605 Recommendations from the Science Community Workshop on Polar Orbiting IR and MW Sounders

Wednesday, 26 January 2011
Washington State Convention Center
Thomas S. Pagano, JPL, Pasadena, CA; and C. D. Barnet, J. Susskind, K. Bowman, and E. Fetzer

Handout (1.2 MB)

Hyper-spectral infrared and microwave sounders, .e.g., AIRS, AMSU and IASI, have become invaluable tools for modern operational numerical weather prediction. The rich information content in their data, along with other IR sounders such as TES and MOPITT, are becoming increasingly integral to a diverse suite of science investigations including the hydrological cycle, climate variability and feedbacks, atmospheric composition, air quality, and global greenhouse gas distributions. With the eventual loss of the A-train in conjunction with the increasing need to construct long-term climate-quality data sets, it is vital that continuation of some part of these measurements and their derived products be made by current and planned operational sounders (e.g. the Cross-track Infrared Sounder, CrIS, and the Advanced Technology Microwave Sounder, ATMS, and the European Infrared Atmospheric Sounding Interferometer, IASI). However, identification of those products critical to the community and an assessment of their expected accuracy/precision for currently planned sounders has not yet been fully explored.

Among the many measurements expected to cease in the next few years, the NRC decadal survey committee identified temperature and water vapor profiles as one of the measurements providing critical information today which needs to be sustained into the next decade. Other measurements made by the current generation of sounders including cloud properties, greenhouse and air quality gases have become critical to the scientific community. In order to identify paths for continuity in sounder observations and needs for further improvement, NASA sponsored a 2 day Science Community Workshop on Polar Orbiting IR and MW Sounders.
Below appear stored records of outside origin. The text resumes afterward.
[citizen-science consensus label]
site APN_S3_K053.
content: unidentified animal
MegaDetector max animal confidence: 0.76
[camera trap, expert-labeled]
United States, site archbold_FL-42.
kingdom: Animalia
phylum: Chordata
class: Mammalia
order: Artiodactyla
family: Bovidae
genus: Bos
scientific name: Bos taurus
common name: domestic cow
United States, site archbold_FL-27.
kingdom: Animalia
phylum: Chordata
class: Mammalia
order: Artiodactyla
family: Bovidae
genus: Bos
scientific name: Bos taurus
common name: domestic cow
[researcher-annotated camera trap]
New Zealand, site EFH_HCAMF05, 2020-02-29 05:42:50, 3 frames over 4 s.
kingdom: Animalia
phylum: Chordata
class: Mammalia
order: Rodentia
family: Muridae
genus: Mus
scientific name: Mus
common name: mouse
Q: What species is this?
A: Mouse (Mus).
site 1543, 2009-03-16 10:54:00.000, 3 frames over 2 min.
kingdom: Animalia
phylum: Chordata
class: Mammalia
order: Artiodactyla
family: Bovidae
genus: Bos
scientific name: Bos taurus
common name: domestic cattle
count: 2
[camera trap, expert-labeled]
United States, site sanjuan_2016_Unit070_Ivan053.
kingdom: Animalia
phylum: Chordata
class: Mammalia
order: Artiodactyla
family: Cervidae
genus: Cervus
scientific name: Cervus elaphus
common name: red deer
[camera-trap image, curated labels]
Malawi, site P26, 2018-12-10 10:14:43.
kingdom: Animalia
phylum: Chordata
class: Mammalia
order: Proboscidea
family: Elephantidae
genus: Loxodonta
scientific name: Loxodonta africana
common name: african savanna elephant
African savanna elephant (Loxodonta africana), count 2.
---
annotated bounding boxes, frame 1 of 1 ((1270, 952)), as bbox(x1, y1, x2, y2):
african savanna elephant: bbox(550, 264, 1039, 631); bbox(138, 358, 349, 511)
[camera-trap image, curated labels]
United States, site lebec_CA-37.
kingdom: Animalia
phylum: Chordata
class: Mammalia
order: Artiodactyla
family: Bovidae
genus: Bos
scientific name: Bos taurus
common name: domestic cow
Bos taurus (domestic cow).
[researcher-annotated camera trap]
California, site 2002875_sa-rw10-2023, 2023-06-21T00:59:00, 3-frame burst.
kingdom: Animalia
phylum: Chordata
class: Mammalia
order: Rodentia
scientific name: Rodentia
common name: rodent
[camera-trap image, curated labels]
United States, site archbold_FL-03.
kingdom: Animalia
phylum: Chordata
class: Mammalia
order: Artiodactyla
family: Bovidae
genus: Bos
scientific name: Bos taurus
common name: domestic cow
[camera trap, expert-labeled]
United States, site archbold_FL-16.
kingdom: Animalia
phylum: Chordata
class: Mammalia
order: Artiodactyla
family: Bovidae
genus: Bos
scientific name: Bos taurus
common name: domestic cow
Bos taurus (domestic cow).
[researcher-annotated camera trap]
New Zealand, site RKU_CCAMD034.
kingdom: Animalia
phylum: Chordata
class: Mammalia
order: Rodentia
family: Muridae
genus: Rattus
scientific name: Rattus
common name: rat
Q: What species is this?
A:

The workshop was intended to address the following questions: 1. What is the range of scientific research currently carried out with atmospheric sounding instruments including AIRS, IASI-A, AMSU, TES, and MOPITT? 2. How can the planned CrIS, ATMS, IASI-B, IASI-C continue to support the scientific research enabled by the EOS sounders? 3. What requirements are needed from future sounders (e.g. post-EPS, post-NPOESS) to address the critical challenges in weather, climate, air quality and carbon cycle research. 4. How can planned and future sounders complement, or act as a bridge to NASA Decadal Survey missions?

Results and recommendations from the workshop are presented.